ページが表示されたら登録する「①メールアドレス」と任意の「② ③ パスワード」を入力します。

スカラ座 見学チケットの当日券販売窓口

パスワードは最低8文字以上の半角英数字で設定してください。

画面のやや下に表示される「プライバシーポリシー」に関するチェック項目に同意していきます。

スカラ座 公式予約サイト - プライバシーポリシーに関する同意項目

一番上の「個人情報保護」に関する同意は必須なので、必ずチェックを入れます。残りの2つは、メールマガジンの購読や情報提供に関する同意ですので、不要であれば右側の「同意しない」にチェックを入れれば問題ありません。

続けてその下の選択項目で「I want to provide my purchase details now(今購入情報を入力します)」にチェックを入れます。

購入情報を今入力するか後で入力するかのチェック項目

上から「④ 名前(ローマ字)」「⑤ 苗字(ローマ字)」「⑥ 生年月日」の順で項目を埋めていきます。

残りの住所の項目も上から「⑦ 国籍」「⑧ 都道府県」「⑨ 市町村区」「⑩ 郵便番号(数字だけ)」「⑪ 残りの住所」の順で埋めていきます。

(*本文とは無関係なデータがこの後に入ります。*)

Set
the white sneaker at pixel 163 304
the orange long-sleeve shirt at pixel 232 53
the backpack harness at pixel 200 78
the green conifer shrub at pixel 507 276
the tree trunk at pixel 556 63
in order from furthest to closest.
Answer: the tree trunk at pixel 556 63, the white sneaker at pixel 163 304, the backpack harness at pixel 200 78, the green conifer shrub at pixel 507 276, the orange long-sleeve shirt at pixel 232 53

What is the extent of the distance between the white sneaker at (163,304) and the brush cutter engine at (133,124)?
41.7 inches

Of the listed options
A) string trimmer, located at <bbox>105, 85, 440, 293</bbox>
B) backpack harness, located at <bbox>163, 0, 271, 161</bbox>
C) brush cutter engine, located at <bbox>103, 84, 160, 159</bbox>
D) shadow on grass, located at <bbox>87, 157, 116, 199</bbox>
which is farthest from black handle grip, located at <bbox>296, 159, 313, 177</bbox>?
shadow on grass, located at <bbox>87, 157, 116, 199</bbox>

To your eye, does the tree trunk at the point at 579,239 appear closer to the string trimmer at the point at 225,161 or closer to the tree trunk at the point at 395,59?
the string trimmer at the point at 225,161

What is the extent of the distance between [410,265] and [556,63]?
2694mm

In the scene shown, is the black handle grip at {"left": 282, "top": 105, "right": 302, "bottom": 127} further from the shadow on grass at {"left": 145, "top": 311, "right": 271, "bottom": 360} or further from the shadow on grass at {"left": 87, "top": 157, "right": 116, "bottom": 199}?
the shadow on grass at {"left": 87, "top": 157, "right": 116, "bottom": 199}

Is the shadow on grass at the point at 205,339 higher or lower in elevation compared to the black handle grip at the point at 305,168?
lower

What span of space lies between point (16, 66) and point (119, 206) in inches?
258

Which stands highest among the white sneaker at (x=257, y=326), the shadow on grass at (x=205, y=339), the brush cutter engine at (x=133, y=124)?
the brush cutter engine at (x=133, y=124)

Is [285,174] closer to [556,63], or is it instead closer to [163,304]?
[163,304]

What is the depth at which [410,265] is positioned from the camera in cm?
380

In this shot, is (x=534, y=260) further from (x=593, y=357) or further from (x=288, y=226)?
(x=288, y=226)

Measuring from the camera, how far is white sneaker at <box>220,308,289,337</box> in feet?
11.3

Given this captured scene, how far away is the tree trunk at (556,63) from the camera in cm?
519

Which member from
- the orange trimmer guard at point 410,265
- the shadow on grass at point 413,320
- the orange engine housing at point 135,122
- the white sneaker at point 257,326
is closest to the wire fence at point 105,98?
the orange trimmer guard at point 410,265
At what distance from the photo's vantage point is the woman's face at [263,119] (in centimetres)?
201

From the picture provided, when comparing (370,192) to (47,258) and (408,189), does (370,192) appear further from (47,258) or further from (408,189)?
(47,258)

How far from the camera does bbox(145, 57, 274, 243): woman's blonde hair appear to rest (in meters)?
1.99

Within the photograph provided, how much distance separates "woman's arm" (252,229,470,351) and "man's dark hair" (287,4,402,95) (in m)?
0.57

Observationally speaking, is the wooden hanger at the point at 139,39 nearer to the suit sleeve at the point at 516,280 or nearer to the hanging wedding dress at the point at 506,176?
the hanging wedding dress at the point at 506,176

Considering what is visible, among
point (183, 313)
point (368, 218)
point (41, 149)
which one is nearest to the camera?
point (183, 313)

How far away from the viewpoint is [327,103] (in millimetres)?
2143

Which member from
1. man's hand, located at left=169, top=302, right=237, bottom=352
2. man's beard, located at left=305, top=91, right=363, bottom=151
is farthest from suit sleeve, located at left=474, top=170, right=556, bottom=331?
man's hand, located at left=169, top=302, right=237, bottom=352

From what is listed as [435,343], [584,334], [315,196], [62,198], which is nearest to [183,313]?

スカラ座 公式予約サイト - 購入者の住所情報の入力項目

最後に規約同意のボックスにチェックを入れて「CONFIRM」ボタンをタップします。

英語住所変換の便利ツール

英語住所の入力は「日本語住所を英語住所に簡単変換できるツール」で変換の上、住所を部分的にコピペして利用すると便利です。

次のページで「DETAILS SAVED」と表示されていれば「アカウント登録」は完了です。「CONTINUE」ボタンをタップして次のステップに進みます

チケット選択ページに移動するので、今回は日時指定のチケット「INGRESSO MUSEO」側をタップして選択します。

スカラ座 公式予約サイト - チケット種類の選択ページ

「INGRESSO MUSEO OPEN」は、日時指定なしのオープンチケットとなります。もし、こちらを購入する場合も、予約日時を選択しないだけで、基本は日時指定チケットを予約する場合と予約の流れはほとんど変わりません。

日時指定のチケットを選択した場合、次の画面で「予約枚数」と「予約日」を選択します。

スカラ座 公式予約サイト - 予約枚数と予約日の選択

予約日はカレンダー上で緑色に表示されている日付のみタップ可能です。また、ここで選ぶ予約人数は仮の選択となり、次のステップで正式に指定し直すことになります。

続いて、表示された選択肢の中から予約時間をタップします。

スカラ座 公式予約サイト - 予約時間の選択項目

今度は、同行者の年齢や人数に応じてチケットの種類と枚数をタップして選択します。

スカラ座 公式予約サイト - チケット枚数の選択項目

たとえば、子ども連れの場合はファミリーチケットを選ぶことで、よりお得に購入できます。

チケット枚数の選択が完了したら、ページ下部の「I'm not a robot」にチェックを入れて「BUY」ボタンをタップします。

スカラ座 公式予約サイト - チケット枚数の選択項目

予約内容の確認ページに移動するので、画面下方の必須項目全てにチェックを入れて「CONFIRM」ボタンをタップします。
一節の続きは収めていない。